Data lakes are fast becoming valuable tools for businesses that need to organize large volumes of highly diverse data from multiple sources. However, if you are not a data scientist, a data lake may seem more like an ocean that you are bound to drown in. Making a data lake manageable for everyone requires mindful designs that empower users with the appropriate tools.
A recent webcast conducted by TDWI and Oracle, entitled “How to Design a Data Lake with Business Impact in Mind,” identified the best use cases for using a data lake and then defined how to design one for an enterprise-level business. The presentation recommended keeping data-driven use cases at the forefront, making a data lake a central IT-managed function, blending old and new data, empowering self-service, and establish a sponsor group to manage the company’s data lake plan with enough staffing and skills to keep it relevant.
“Business want to make more fact-based data but they also want to go deeper into the data they have with analytics,” says Philip Russom, a Senior Research Director for Data Management at TDWI. “We see data lakes as a good advantage for companies that want to do this as the data can be repurposed repeatedly for new analytics and use cases.”
Data lake usage is on the rise, according to TDWI surveys.
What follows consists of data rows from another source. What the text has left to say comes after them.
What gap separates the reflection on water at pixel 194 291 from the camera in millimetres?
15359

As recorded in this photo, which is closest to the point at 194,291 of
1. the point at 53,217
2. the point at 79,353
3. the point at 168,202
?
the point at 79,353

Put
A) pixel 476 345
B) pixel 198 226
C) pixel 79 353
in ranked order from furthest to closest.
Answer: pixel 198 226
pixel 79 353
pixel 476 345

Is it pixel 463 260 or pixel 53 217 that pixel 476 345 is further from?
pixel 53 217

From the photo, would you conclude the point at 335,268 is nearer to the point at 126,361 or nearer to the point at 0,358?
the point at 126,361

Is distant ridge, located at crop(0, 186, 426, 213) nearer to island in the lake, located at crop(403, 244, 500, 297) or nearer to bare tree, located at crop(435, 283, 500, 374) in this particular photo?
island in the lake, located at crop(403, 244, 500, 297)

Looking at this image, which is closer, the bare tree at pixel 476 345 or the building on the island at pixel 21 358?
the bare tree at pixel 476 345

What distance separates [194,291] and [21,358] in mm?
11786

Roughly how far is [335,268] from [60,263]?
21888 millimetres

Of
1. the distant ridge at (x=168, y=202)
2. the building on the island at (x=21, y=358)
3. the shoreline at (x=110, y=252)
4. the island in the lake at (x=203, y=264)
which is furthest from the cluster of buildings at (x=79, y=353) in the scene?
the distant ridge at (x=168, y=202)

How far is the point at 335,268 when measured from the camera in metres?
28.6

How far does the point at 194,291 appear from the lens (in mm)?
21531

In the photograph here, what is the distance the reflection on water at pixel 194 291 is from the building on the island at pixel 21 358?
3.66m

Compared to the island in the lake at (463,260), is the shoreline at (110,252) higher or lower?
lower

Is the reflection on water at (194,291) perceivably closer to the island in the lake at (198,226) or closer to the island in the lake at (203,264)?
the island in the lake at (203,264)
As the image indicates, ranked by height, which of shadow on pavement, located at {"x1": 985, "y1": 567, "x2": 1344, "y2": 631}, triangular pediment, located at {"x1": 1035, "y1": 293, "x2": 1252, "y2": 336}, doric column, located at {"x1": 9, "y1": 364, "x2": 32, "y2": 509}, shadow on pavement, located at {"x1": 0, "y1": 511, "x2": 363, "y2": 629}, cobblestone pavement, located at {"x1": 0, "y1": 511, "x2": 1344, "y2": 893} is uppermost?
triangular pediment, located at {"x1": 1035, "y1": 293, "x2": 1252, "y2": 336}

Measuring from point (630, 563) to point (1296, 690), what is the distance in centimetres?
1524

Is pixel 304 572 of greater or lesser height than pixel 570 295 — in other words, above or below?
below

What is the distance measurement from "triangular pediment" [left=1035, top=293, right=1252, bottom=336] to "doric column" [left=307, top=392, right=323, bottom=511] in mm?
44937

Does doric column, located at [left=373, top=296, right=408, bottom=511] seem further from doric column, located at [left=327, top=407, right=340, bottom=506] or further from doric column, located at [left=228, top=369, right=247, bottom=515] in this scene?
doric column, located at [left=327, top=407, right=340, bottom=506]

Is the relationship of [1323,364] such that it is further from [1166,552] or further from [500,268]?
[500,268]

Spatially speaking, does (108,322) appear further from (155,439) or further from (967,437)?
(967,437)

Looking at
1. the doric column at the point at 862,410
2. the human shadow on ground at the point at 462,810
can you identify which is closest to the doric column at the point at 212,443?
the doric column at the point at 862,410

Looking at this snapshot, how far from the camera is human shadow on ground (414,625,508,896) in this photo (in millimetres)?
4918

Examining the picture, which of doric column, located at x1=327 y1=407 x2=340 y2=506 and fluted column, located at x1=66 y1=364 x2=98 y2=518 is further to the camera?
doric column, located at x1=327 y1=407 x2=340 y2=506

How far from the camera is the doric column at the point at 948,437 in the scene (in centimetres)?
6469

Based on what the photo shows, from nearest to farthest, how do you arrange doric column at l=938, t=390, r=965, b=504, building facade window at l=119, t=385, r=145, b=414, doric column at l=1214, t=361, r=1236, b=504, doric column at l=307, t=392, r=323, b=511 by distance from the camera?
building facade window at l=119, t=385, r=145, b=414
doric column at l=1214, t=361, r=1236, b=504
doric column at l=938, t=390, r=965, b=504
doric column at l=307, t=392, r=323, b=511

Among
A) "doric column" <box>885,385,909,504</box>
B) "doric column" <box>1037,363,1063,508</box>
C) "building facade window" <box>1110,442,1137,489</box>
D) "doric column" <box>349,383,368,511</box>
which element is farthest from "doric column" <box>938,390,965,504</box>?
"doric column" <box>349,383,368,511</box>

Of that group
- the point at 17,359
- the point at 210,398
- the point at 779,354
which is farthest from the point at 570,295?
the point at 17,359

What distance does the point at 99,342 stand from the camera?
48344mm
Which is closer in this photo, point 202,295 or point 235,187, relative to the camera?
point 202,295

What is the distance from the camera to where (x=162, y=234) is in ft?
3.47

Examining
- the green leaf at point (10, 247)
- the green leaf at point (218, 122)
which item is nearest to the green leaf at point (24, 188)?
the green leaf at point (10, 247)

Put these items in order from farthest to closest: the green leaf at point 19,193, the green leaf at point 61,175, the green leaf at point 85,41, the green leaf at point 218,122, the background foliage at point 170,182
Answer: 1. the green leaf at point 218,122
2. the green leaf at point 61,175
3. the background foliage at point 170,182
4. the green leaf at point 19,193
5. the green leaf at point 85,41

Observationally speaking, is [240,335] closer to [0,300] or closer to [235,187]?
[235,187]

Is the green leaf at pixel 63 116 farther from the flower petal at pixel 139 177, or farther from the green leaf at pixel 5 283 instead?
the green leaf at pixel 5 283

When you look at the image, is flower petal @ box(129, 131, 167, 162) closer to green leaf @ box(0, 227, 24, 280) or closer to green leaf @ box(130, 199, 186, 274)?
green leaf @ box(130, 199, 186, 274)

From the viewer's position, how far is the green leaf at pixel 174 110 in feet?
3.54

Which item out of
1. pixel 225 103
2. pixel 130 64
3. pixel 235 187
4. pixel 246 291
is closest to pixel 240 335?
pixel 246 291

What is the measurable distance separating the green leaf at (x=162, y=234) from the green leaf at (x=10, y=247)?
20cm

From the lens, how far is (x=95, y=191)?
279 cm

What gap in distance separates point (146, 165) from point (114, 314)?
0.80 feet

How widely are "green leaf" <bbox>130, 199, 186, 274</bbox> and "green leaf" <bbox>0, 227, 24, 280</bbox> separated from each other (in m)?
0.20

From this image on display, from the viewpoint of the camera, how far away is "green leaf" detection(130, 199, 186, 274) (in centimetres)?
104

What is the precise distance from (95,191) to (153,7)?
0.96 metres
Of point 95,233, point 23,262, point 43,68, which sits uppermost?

A 2017 query revealed that nearly a quarter of those businesses questioned (23 percent) have a data lake already in production with another quarter (24 percent) expected to launch in 12 months with only 7 percent admitting they would not jump into a data lake. A significant number (21 percent) said they would be establish a data lake within three years.
In the same survey, respondents were asked about the business benefit of deploying a Hadoop-based data lake. Half (49 percent) rated advanced analytics including data mining, statistics, and machine learning the primary use case, followed by data exploration and discovery. The third largest response saw big data source for analytics as the third most likely use case for a data lake.
Use cases for data lakes include investigating new data coming from sensors and machines, streaming, and human language text. More complex uses for data lakes include multiplatform data warehouse environments, omnichannel marketing, and digital supply chain.
As the best argument for deploying and using a data lake is to be able to blend old and new data together. This is especially helpful for departments like marketing, finance, and governance which require insight from multiple sources old and new. Russom noted multi-module enterprise resource planning, Internet of Things (IoT), insurance claim workflow, and digital healthcare would all be areas that could benefit from data lake deployments.
When it comes to design, Russom suggests the following:
- Create a plan, prioritize use cases, and update as biz evolves
- Choose data platform(s) that support business requirements
- Get tools that work with platform and satisfy user requirements
- Augment your staff with consultants experienced with data lakes
- Train staff for Hadoop, analytics, lakes, clouds.
- Start with business use case that a lake can address w/ROI
Bruce Edwards, a Cloud Luminary and Information Management Specialist with Oracle, added that the convergence of cloud, big data, and data science have enabled the explosion of data lake deployments. Having a central vendor that not only understands large scale data management the but can integrate existing infrastructures into core data lake components is essential.
“What data lake users need is an open, integrated, self-healing, high performance tool,” Edwards said. “These elements are all needed to allow businesses to begin their data lake journey.